__Try it__
All of the records must come back exactly as they were given.

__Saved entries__
:::::

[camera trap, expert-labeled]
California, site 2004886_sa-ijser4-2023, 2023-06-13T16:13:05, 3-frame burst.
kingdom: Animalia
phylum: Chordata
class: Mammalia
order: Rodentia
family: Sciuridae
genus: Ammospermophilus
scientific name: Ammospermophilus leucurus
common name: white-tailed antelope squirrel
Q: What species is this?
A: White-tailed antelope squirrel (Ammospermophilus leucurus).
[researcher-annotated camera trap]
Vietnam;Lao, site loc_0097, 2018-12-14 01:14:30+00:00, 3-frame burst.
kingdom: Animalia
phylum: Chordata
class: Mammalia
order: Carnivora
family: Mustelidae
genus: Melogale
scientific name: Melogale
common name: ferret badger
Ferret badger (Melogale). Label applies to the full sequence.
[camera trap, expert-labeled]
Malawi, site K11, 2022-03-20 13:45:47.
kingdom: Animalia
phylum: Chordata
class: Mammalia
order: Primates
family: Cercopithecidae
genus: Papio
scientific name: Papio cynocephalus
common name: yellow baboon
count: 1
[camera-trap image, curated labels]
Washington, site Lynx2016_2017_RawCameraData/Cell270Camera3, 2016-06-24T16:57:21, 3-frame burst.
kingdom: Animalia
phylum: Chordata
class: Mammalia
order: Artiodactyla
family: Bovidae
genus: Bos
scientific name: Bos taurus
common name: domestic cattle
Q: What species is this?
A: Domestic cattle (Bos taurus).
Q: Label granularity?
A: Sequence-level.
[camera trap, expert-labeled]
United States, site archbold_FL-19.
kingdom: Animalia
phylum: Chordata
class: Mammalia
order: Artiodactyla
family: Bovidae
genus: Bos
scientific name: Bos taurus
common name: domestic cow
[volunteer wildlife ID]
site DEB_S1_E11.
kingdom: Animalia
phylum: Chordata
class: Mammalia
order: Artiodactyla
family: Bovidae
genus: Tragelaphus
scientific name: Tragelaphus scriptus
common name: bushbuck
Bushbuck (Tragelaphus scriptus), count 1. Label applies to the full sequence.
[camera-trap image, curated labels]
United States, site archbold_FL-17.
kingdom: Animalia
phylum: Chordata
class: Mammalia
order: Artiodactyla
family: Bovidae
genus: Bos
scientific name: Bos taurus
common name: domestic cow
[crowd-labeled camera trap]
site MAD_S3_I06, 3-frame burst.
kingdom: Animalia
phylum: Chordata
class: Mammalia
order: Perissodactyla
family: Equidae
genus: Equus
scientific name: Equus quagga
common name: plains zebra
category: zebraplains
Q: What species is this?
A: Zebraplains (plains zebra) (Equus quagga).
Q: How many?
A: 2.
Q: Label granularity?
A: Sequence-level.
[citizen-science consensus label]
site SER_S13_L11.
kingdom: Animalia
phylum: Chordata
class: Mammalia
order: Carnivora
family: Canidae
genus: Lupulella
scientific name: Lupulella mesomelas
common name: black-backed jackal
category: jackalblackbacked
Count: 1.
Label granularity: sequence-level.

:::::

__Answer to this task__
[camera trap, expert-labeled]
California, site 2004886_sa-ijser4-2023, 2023-06-13T16:13:05, 3-frame burst.
kingdom: Animalia
phylum: Chordata
class: Mammalia
order: Rodentia
family: Sciuridae
genus: Ammospermophilus
scientific name: Ammospermophilus leucurus
common name: white-tailed antelope squirrel
Q: What species is this?
A: White-tailed antelope squirrel (Ammospermophilus leucurus).
[researcher-annotated camera trap]
Vietnam;Lao, site loc_0097, 2018-12-14 01:14:30+00:00, 3-frame burst.
kingdom: Animalia
phylum: Chordata
class: Mammalia
order: Carnivora
family: Mustelidae
genus: Melogale
scientific name: Melogale
common name: ferret badger
Ferret badger (Melogale). Label applies to the full sequence.
[camera trap, expert-labeled]
Malawi, site K11, 2022-03-20 13:45:47.
kingdom: Animalia
phylum: Chordata
class: Mammalia
order: Primates
family: Cercopithecidae
genus: Papio
scientific name: Papio cynocephalus
common name: yellow baboon
count: 1
[camera-trap image, curated labels]
Washington, site Lynx2016_2017_RawCameraData/Cell270Camera3, 2016-06-24T16:57:21, 3-frame burst.
kingdom: Animalia
phylum: Chordata
class: Mammalia
order: Artiodactyla
family: Bovidae
genus: Bos
scientific name: Bos taurus
common name: domestic cattle
Q: What species is this?
A: Domestic cattle (Bos taurus).
Q: Label granularity?
A: Sequence-level.
[camera trap, expert-labeled]
United States, site archbold_FL-19.
kingdom: Animalia
phylum: Chordata
class: Mammalia
order: Artiodactyla
family: Bovidae
genus: Bos
scientific name: Bos taurus
common name: domestic cow
[volunteer wildlife ID]
site DEB_S1_E11.
kingdom: Animalia
phylum: Chordata
class: Mammalia
order: Artiodactyla
family: Bovidae
genus: Tragelaphus
scientific name: Tragelaphus scriptus
common name: bushbuck
Bushbuck (Tragelaphus scriptus), count 1. Label applies to the full sequence.
[camera-trap image, curated labels]
United States, site archbold_FL-17.
kingdom: Animalia
phylum: Chordata
class: Mammalia
order: Artiodactyla
family: Bovidae
genus: Bos
scientific name: Bos taurus
common name: domestic cow
[crowd-labeled camera trap]
site MAD_S3_I06, 3-frame burst.
kingdom: Animalia
phylum: Chordata
class: Mammalia
order: Perissodactyla
family: Equidae
genus: Equus
scientific name: Equus quagga
common name: plains zebra
category: zebraplains
Q: What species is this?
A: Zebraplains (plains zebra) (Equus quagga).
Q: How many?
A: 2.
Q: Label granularity?
A: Sequence-level.
[citizen-science consensus label]
site SER_S13_L11.
kingdom: Animalia
phylum: Chordata
class: Mammalia
order: Carnivora
family: Canidae
genus: Lupulella
scientific name: Lupulella mesomelas
common name: black-backed jackal
category: jackalblackbacked
Count: 1.
Label granularity: sequence-level.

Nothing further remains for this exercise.